* Texte de la page
________________________

2. Les dispositions concernant les tâches et les compétences du capitaine

a) Les compétences en application du Seemannsgesetz (loi relative aux gens de la mer), du 26 juillet 1957 (ci-après le «Seemannsgesetz»)

10. L'article 106 du Seemannsgesetz est rédigé comme suit (extraits):

«1) Le capitaine est le supérieur de tous les membres de l'équipage (article 3) et des autres personnes travaillant à bord (article 7). Il dispose de l'autorité suprême.

2) Le capitaine doit veiller au maintien de l'ordre et de la sécurité à bord et a le droit de prendre des mesures nécessaires à cette fin dans le cadre des dispositions qui suivent et de la législation en vigueur.

3) En cas de danger direct pour les personnes ou pour le navire, le capitaine peut faire appliquer les ordres donnés pour écarter ce danger, au besoin par les moyens de coercition nécessaires; l'arrestation provisoire est licite. Les droits fondamentaux visés aux articles 2, paragraphe 2, phrases 1 et 2, ainsi que 13, paragraphes 1 et 2, du Grundgesetz peuvent être restreints. Si plusieurs moyens sont envisageables, on retiendra, dans toute la mesure du possible, celui qui porte le moins préjudice aux intéressés.

________________________

* Extrait des données
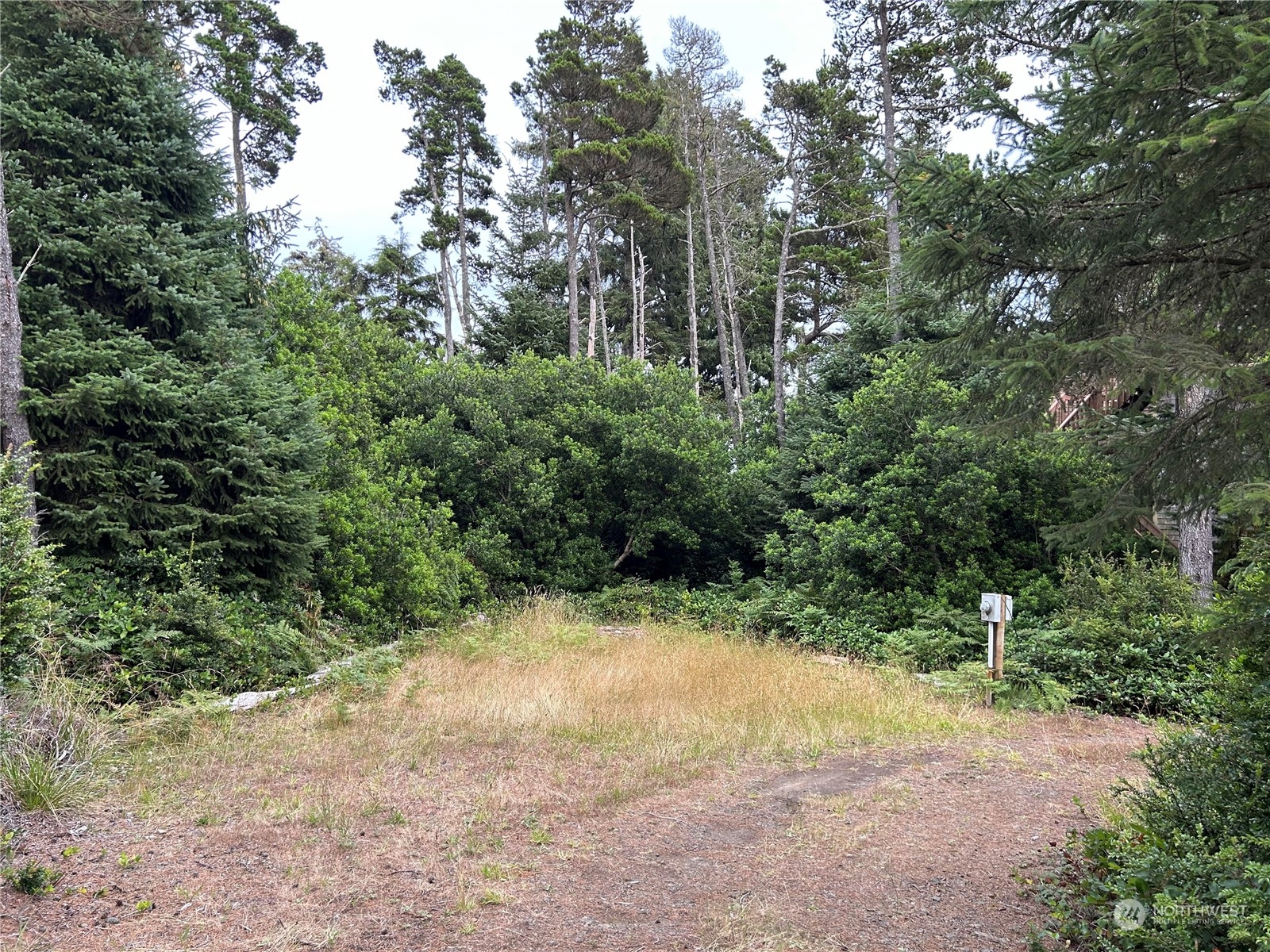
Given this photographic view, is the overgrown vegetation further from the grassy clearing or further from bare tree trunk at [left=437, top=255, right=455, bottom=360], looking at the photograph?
bare tree trunk at [left=437, top=255, right=455, bottom=360]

________________________

* Exercices à réaliser
1 – Quels articles de loi le texte sur les compétences du capitaine mentionne-t-il ? Citez-les tous.
2 – Poursuivez le texte sur les compétences du capitaine après sa dernière phrase.
Ces données proviennent d'une autre source que le texte.

* Réponses successives
1 –
- Article 106 du Seemannsgesetz
- Article 3
- Article 7
- Article 2 du Grundgesetz
- Article 13 du Grundgesetz

2 –
4) L'usage de la contrainte physique ou de l'arrestation provisoire n'est licite que si d'autres moyens paraissent d'emblée insuffisants ou se sont avérés tels. Ces mesures ne s'appliquent que tant que et dans la mesure où l'exige l'accomplissement des tâches du capitaine visées aux paragraphes 2 et 3.

5) S'il n'est pas en mesure de les exercer lui-même, le capitaine peut déléguer les pouvoirs visés aux paragraphes 1 à 4 au second affecté au service du pont ou au premier officier mécanicien dans le cadre de leurs fonctions [...]».

11. Aux termes de l'article 115 du Seemannsgesetz, le non-respect des ordres donnés par le capitaine est passible de sanctions pénales lorsque de tels ordres doivent servir à lutter contre les dangers menaçant des personnes, des navires ou leur cargaison, éviter des préjudices disproportionnés, empêcher des perturbations importantes pour le fonctionnement du navire, respecter les dispositions de sécurité maritime de droit public et maintenir l'ordre et la sécurité à bord.

12. L'abus de ce pouvoir est, lui aussi, passible de sanctions pénales (article 117 en relation avec l'article 115, paragraphe 4, du Seemannsgesetz).

b) Les règles applicables en matière d'état civil, conformément au règlement d'application du Personenstandsgesetz (loi sur l'état des personnes), du 12 août 1957, modifié en dernier lieu par le règlement du 17 décembre 2001 (BGBl. I, p. 3752) (ci après l'«Ausführungsverordnung»)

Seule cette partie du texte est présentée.